Hausse des taux hypothécaires : le pétrole et les tensions géopolitiques pèsent sur l’accession à la propriété au printemps 2026
WASHINGTON – L’espoir d’un printemps dynamique pour le marché immobilier américain pourrait être assombri par une remontée des taux hypothécaires, alimentée par la flambée des prix du pétrole et les tensions persistantes au Moyen-Orient. Les acheteurs potentiels observent avec inquiétude une situation qui pourrait compromettre leur capacité à accéder à la propriété.
Selon Mortgage News Daily, le taux moyen d’un prêt hypothécaire à 30 ans, fixe, s’établissait à 6,35% jeudi dernier, dépassant les 5,99% enregistrés deux semaines auparavant, avant l’escalade des conflits impliquant les États-Unis et Israël. Bien que supérieur aux 6,82% d’il y a un an et aux 8% d’octobre 2023, ce contexte ne compense pas l’impact immédiat de la conjoncture actuelle.
« Les prix élevés du pétrole ne sont pas favorables aux taux hypothécaires », a déclaré Lawrence Yun, économiste en chef de la National Association of Realtors (NAR). Cette affirmation souligne le lien direct entre les fluctuations du marché énergétique et le coût du crédit immobilier.

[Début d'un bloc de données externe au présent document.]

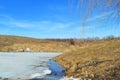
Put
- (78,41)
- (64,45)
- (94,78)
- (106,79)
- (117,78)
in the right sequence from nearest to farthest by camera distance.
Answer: (78,41) < (117,78) < (106,79) < (94,78) < (64,45)

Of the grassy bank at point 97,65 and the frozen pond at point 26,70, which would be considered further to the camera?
the frozen pond at point 26,70

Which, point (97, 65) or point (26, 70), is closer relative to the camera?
point (97, 65)

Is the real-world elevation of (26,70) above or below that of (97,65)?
below

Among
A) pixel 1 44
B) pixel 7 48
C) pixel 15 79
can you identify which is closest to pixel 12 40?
pixel 1 44

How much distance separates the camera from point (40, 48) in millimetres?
103375

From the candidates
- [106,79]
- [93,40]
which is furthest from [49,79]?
[93,40]

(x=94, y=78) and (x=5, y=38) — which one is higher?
(x=5, y=38)

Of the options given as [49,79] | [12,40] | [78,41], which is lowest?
[49,79]

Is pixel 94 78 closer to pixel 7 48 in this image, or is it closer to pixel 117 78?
pixel 117 78

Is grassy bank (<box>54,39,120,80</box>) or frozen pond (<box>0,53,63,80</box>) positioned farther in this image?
frozen pond (<box>0,53,63,80</box>)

L’augmentation des taux est directement liée aux craintes inflationnistes suscitées par les perturbations de l’approvisionnement pétrolier, notamment via le détroit d’Ormuz, une voie maritime stratégique du golfe Persique. Le prix du baril de pétrole Brent a grimpé jusqu’à 119,50 dollars lundi, en hausse par rapport aux 70 dollars avant les frappes militaires américano-israéliennes, avant de redescendre à environ 100 dollars vendredi matin.

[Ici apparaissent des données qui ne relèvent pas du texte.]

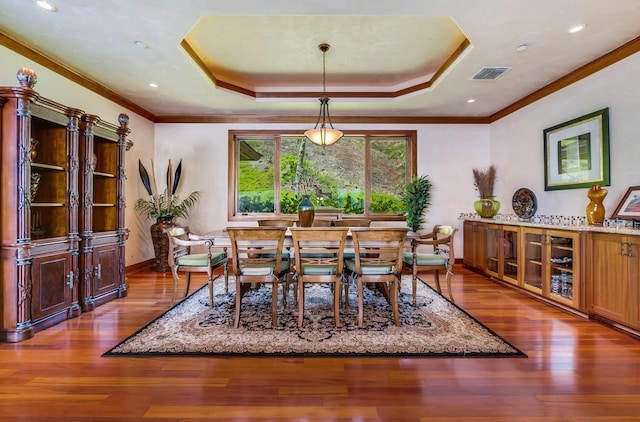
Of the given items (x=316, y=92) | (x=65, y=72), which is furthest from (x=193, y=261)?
(x=316, y=92)

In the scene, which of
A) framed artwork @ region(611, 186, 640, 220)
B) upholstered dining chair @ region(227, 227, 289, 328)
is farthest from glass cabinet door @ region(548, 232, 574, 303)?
upholstered dining chair @ region(227, 227, 289, 328)

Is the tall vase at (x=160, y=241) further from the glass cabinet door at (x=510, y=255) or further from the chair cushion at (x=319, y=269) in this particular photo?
the glass cabinet door at (x=510, y=255)

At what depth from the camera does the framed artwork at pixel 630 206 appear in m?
3.09

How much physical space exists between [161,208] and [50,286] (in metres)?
2.62

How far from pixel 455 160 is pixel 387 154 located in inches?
48.9

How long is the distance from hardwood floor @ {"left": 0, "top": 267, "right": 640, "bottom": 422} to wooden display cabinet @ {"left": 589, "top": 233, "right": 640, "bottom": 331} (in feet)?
0.79

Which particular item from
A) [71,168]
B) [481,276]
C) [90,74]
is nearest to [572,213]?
[481,276]

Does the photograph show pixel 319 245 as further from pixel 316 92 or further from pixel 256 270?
pixel 316 92

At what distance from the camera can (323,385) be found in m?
1.97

Stephen Rinaldi, président et fondateur du Rinaldi Group, un courtier hypothécaire basé près de Philadelphie, résume la situation : « Le conflit en Iran est un obstacle majeur pour les taux hypothécaires. Nous ne savons pas comment la situation va évoluer. Le pétrole alimente l’inflation, et l’inflation fait grimper les taux. »
Des options pour atténuer les risques
Face à cette incertitude, les experts conseillent aux acheteurs de se renseigner sur les options disponibles pour se protéger contre une éventuelle hausse des taux après s’être engagés. Certains prêteurs proposent des clauses de « float down », permettant aux emprunteurs de bénéficier d’un taux plus bas si les taux baissent avant la finalisation de l’achat. D’autres permettent de laisser le taux « flotter » jusqu’à la clôture, avec le risque de voir le taux augmenter, mais aussi la possibilité de profiter d’une baisse. Il est important de noter que ces options peuvent entraîner des frais supplémentaires.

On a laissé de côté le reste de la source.